Radu signed them all without hesitation. And then, finally, Lazar left. Radu buried his face in his blanket, heart beating to the sorrow and joy of Mehmed, Mehmed, Mehmed.

“WHAT I WOULD NOT give for a roving band of Huns right now.” Nicolae sighed, lying flat on his back in the middle of the training ring. The dirt beneath him was packed hard by decades of feet. The low wooden walls of the ring were lined with pegs that held the equipment of the men who practiced there.

Like all days the last six months, the pegs were empty.

Tohin had left shortly after they destroyed the canyon. She had other outposts to visit, other soldiers to teach. Lada missed her. And she especially missed creating explosions. They could not even keep training with gunpowder, because there simply was not enough of it.

There was so little to do. Today, Petru and Matei were on patrol with Stefan. Lada did not know where her other troops were and found it nearly impossible to care. They were relegated to minor local duties to compensate for the lack of spahis and vali governors. Last week, they had investigated the theft of several pigs from a local farm. The thief, caught in the act, was a hole in the fence and a patch of truffles in the forest.

Even her hatred of Mehmed for leaving her had lost its spark, its flame dampened by the fear introduced with Tohin’s news of the siege. Increasingly she found herself thinking of him with regret. Fondness, even. Imagining what she would do if he were here. And then she stabbed those thoughts with her sharpest dagger, cut them right out of her mind. He could do without her, she could do as well without him. He would be fine. Without her.

She stood over Nicolae, looking down at him.

“Do you want to kiss me?” she asked.

Nicolae made a strange choking noise. “What?”

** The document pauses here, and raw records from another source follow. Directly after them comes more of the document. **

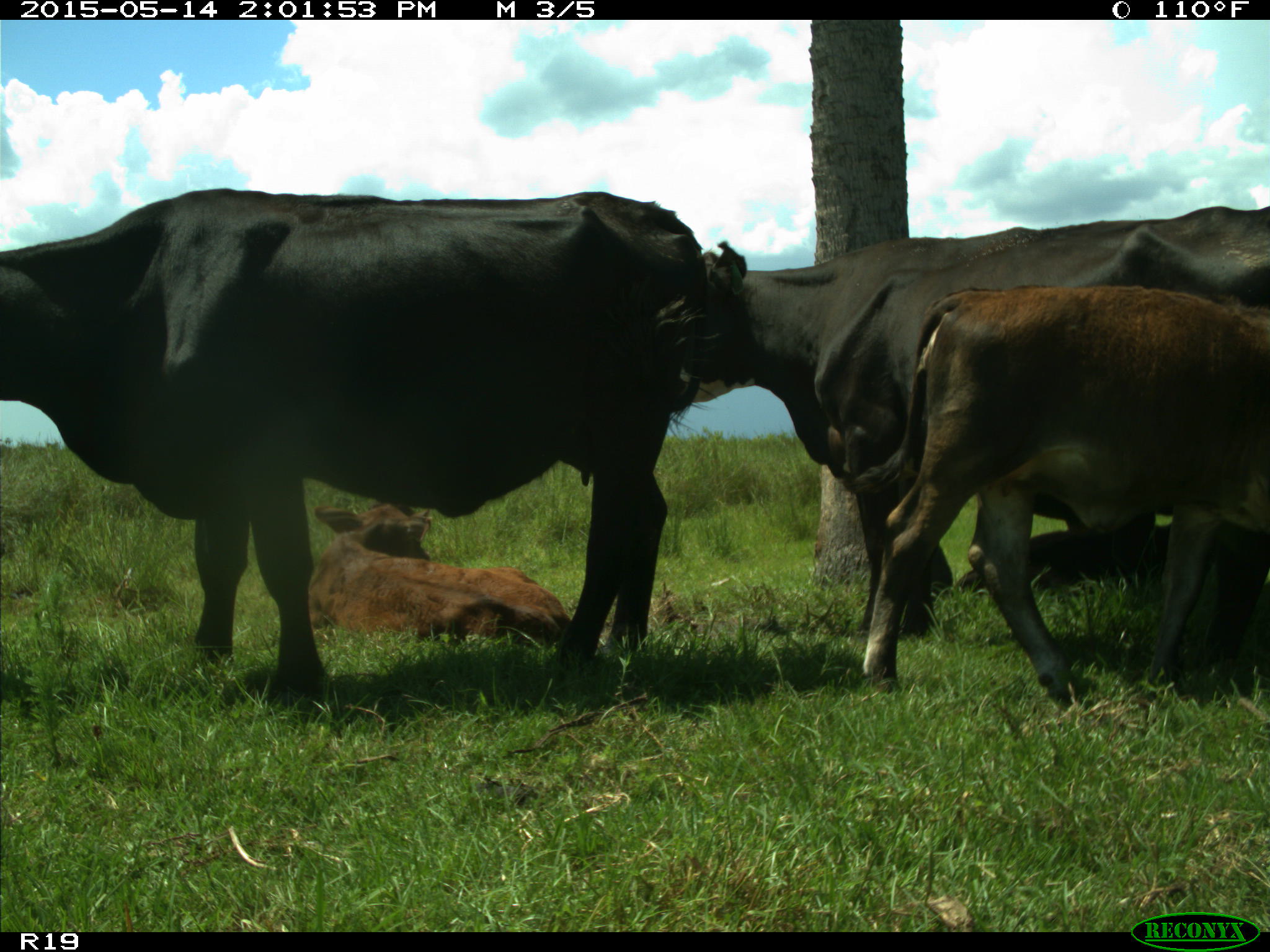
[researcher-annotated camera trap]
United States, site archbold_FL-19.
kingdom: Animalia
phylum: Chordata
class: Mammalia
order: Artiodactyla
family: Bovidae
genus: Bos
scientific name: Bos taurus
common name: domestic cow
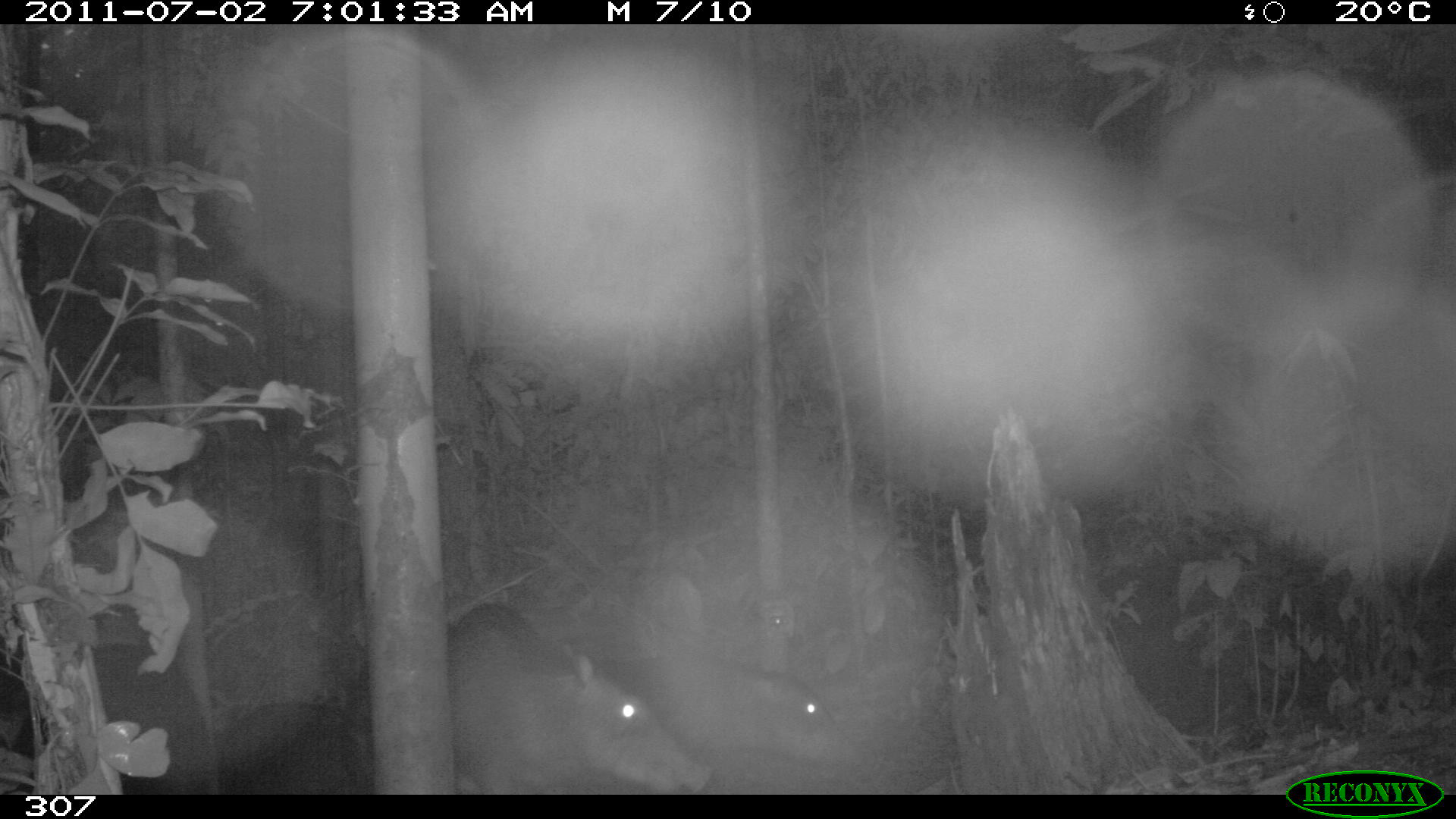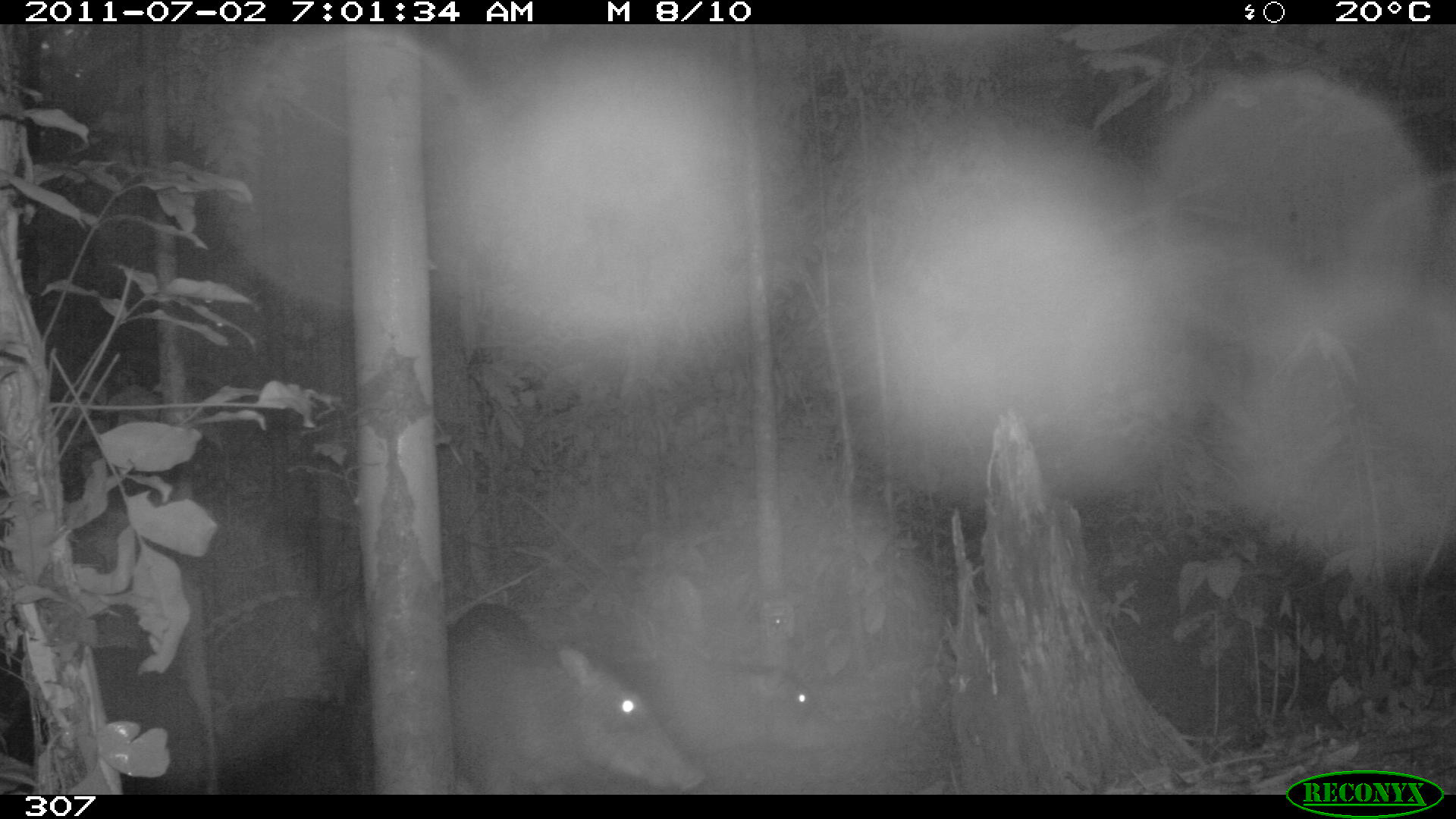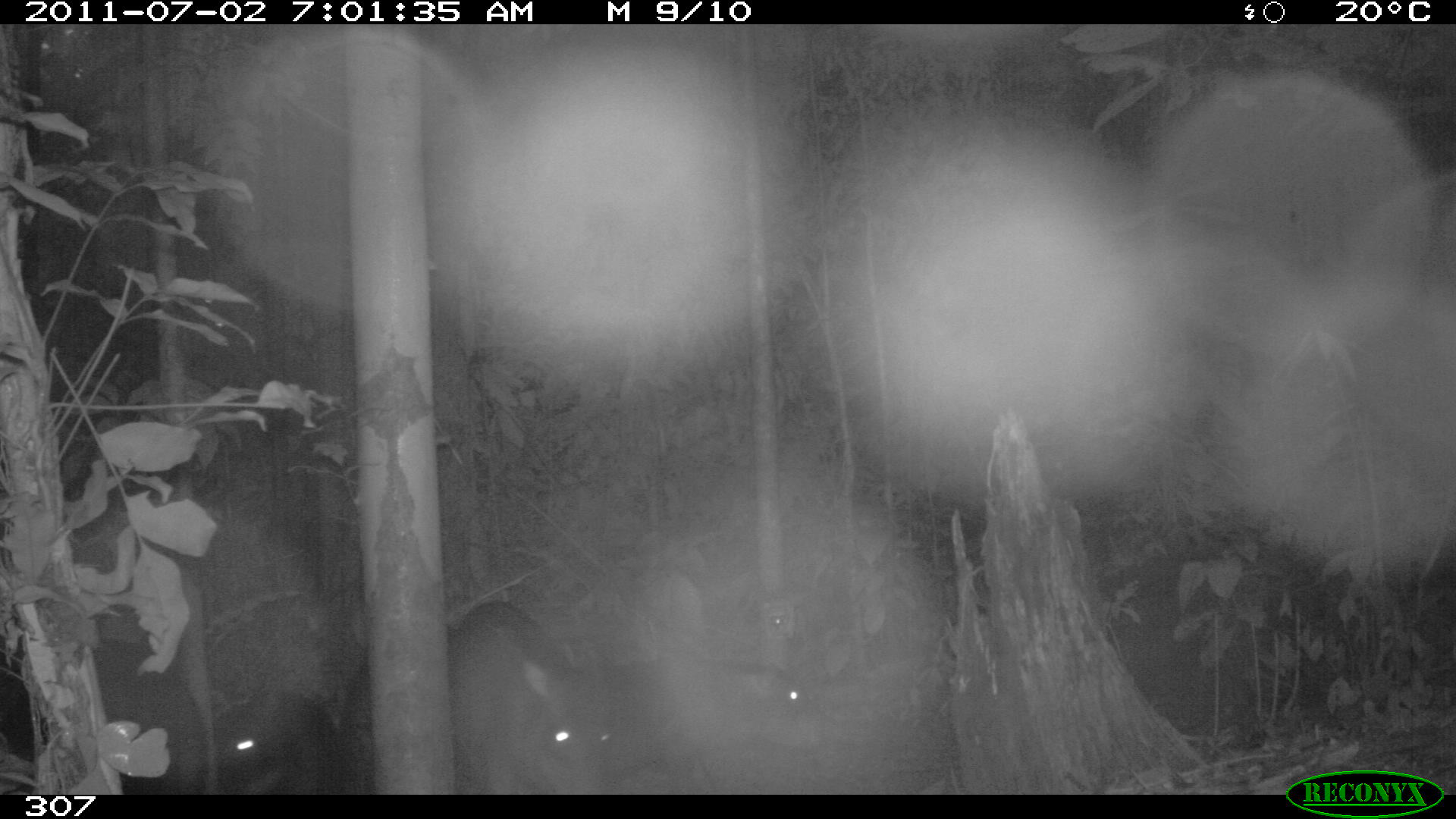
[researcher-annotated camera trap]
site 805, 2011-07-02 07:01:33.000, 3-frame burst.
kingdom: Animalia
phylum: Chordata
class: Mammalia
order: Artiodactyla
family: Tayassuidae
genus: Tayassu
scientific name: Tayassu pecari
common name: white-lipped peccary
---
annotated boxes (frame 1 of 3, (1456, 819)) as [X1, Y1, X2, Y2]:
tayassu pecari: [445, 598, 711, 794]; [584, 652, 862, 794]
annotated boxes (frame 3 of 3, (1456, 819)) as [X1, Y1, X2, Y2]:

“Do you want to kiss me?” She did not feel things when she looked at Nicolae, but then, she had not felt so much for Mehmed before they kissed. Maybe the secret to successfully bleeding him from her veins was replacing him. She generally found Nicolae more than tolerable, and he was good at taking orders.

“Please take this in the kindest way possible,” he said, standing and walking backward to put more space between them, eyeing the knife she was toying with. “But I would sooner try to romance my horse. And I suspect my horse would enjoy it more than you.”

Lada lifted her nose in the air. “Your horse deserves better.”

“We can both agree on that.” Now relatively certain he was not about to be stabbed, Nicolae sat on the wall next to her. The fact that she was not upset over his rejection indicated that kissing him would have done nothing to alleviate her problems.

“I think of you like a sister,” he said. “Like a brilliant, violent, occasionally terrifying sister that I would follow to the ends of the earth, in part because I respected her so much and in part because I feared what she would do to me if I refused.”

She nodded. “I would do awful things.”

Nicolae laughed. “The most awful.”

“And then I would steal your horse lover, to spite you.”

“Your cruelty knows no bounds.”

Lada stood, stretching, wishing she had somewhere to go. She could no longer retreat to the forest like she used to. A phantom voice followed her there now, whispering whore in her ear, the smell of dirt conjuring memories she preferred to leave buried.

“I am going to patrol the grounds,” she said.

Nicolae nodded, then his jovial face turned serious. “I mean it, you know. I will follow you to the ends of the earth.”

An unusual warmth spread through her chest. She looked away, trying to twist the smile off her lips. “Of course you will.”

She made her way to the massive front gate of the fortress, feeling more buoyant than she had in weeks. Whatever else happened, she had her men. She had her command. And that was something, at least.

A messenger, wearing the dust of leagues on his cloak, rode a weary horse up to the gate. He pulled a bag off his shoulder and held it out. “Letters from Albania.”

“I will take them.” Lada grabbed the bag and called a servant. They sorted through the letters. Most were for servants who had family attending the soldiers, a few for her men from friends in the siege. It had been over a month since they had had any news, and it was all she could do not to open those letters.

Then she came to a letter addressed to her. Her heart twisted, squeezing up too high and making it difficult to breathe. Had Mehmed finally written her?

Leaving the servant without a word, she retreated to her room in the barracks. She set the letter on her desk, pacing around it, eyeing it with suspicion as though it might disappear. What would it say? What did she want it to say? After all this time, what could he say to make her forgive him?